(Request)
List every line of the data below that contains the string "wooden". Letter case matters.

===== Excerpted data =====

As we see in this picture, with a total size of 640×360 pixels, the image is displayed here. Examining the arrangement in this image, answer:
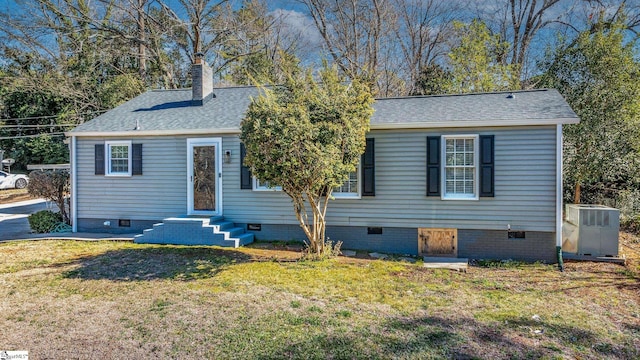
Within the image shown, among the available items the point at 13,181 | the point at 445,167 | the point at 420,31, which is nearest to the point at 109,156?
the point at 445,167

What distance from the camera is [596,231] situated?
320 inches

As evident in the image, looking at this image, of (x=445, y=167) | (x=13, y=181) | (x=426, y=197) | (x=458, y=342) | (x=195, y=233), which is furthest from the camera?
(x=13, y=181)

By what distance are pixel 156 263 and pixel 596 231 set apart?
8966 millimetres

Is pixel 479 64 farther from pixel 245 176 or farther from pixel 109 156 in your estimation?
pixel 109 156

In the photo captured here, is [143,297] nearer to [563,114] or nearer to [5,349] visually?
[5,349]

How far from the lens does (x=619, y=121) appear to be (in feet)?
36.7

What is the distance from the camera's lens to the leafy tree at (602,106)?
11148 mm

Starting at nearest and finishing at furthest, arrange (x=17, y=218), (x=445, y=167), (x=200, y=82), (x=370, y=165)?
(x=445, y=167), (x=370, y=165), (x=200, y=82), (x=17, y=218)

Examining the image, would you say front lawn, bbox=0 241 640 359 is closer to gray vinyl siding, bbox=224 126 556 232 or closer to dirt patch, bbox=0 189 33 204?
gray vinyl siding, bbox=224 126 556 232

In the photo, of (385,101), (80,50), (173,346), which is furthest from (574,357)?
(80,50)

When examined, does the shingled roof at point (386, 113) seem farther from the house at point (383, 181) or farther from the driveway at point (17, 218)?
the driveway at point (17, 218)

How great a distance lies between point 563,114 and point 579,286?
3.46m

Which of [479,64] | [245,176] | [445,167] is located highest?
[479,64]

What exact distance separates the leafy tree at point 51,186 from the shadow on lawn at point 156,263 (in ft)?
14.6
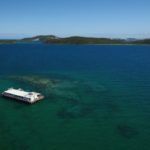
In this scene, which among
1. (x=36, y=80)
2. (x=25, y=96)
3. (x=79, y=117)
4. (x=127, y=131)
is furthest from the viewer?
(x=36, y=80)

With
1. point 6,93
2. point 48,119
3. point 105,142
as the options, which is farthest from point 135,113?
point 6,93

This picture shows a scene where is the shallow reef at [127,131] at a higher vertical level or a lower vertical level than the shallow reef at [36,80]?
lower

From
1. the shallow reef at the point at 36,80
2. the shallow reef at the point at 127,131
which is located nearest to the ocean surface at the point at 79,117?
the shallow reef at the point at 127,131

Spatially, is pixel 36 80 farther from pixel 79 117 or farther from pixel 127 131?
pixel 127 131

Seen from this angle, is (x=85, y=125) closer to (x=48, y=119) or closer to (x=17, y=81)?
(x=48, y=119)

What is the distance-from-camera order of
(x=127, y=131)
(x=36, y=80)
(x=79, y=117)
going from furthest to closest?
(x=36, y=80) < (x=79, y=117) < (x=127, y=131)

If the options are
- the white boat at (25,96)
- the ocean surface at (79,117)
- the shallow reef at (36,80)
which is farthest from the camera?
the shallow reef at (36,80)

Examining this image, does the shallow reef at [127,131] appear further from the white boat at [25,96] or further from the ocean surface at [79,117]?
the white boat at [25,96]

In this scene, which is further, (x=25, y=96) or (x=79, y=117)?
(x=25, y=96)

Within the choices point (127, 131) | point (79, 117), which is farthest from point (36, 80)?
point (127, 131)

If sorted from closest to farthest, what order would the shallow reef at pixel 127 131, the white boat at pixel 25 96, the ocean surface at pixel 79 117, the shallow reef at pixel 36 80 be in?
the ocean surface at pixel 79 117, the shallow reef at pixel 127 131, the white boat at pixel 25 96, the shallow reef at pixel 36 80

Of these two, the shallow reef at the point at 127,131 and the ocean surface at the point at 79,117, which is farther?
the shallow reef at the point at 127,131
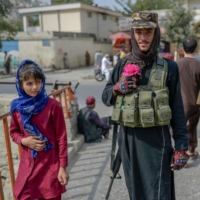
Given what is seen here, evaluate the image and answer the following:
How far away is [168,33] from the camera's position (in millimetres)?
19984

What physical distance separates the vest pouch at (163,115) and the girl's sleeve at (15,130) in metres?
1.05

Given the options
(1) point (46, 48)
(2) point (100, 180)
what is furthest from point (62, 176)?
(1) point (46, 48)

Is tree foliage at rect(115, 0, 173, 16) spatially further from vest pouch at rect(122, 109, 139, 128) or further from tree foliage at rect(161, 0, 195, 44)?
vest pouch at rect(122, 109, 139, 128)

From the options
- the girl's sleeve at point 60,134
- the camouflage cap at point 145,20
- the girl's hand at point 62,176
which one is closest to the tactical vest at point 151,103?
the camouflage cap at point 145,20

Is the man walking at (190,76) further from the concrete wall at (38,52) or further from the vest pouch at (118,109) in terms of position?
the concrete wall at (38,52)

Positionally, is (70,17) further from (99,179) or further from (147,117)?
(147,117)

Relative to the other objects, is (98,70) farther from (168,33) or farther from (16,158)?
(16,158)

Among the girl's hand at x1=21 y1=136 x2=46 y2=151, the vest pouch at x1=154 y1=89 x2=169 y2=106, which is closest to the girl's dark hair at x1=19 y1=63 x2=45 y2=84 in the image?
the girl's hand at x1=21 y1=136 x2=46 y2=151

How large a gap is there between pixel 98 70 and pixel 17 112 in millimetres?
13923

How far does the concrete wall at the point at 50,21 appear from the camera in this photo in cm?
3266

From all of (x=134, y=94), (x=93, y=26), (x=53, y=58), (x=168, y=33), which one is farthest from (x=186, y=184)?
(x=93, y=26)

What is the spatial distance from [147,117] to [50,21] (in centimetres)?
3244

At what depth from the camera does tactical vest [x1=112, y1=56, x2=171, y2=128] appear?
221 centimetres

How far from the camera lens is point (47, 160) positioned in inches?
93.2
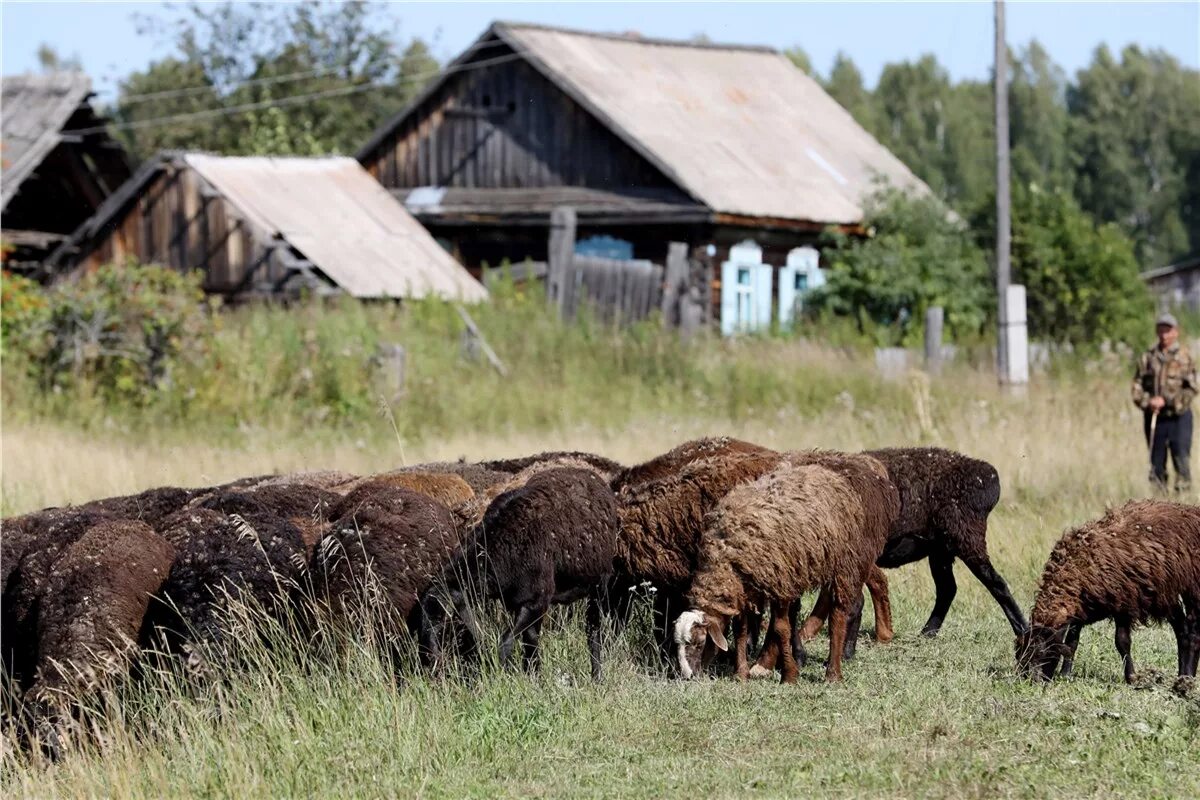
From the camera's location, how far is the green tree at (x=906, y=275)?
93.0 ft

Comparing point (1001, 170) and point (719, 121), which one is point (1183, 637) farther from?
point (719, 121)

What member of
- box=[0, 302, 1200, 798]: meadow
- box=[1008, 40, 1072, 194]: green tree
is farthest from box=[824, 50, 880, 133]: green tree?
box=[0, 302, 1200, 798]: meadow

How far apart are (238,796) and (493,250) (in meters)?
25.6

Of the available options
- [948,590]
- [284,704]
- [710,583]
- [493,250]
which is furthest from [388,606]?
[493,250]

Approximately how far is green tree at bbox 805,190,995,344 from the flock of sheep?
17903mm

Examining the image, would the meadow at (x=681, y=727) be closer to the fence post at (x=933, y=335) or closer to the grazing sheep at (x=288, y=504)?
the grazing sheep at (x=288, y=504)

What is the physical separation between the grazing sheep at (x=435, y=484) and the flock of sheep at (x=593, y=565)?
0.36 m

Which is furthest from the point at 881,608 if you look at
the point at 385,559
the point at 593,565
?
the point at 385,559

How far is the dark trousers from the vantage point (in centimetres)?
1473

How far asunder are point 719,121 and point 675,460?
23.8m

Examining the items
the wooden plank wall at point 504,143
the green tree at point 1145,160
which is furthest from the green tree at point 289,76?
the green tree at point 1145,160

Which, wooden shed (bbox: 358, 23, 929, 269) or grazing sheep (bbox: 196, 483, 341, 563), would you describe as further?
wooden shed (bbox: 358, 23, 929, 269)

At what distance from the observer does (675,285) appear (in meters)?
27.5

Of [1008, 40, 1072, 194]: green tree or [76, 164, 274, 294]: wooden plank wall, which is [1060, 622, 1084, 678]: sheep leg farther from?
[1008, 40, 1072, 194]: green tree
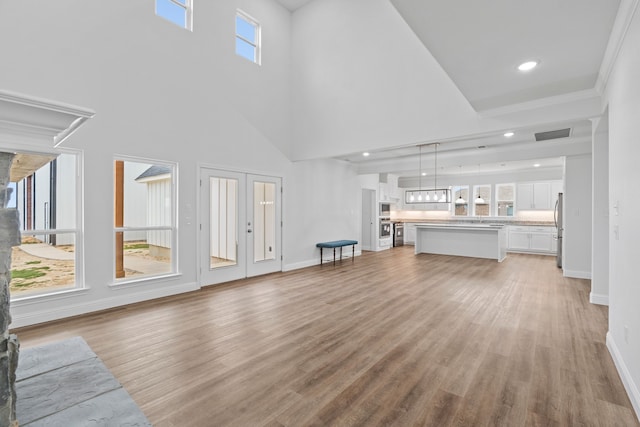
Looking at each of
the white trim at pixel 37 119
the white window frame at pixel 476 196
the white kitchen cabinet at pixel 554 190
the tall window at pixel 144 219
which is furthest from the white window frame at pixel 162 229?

=====

(Final result)
the wooden plank wall at point 504,143
Which, wooden shed (bbox: 358, 23, 929, 269) or grazing sheep (bbox: 196, 483, 341, 563), would you describe as further?
wooden shed (bbox: 358, 23, 929, 269)
Of [1008, 40, 1072, 194]: green tree or [76, 164, 274, 294]: wooden plank wall, which is [1060, 622, 1084, 678]: sheep leg farther from?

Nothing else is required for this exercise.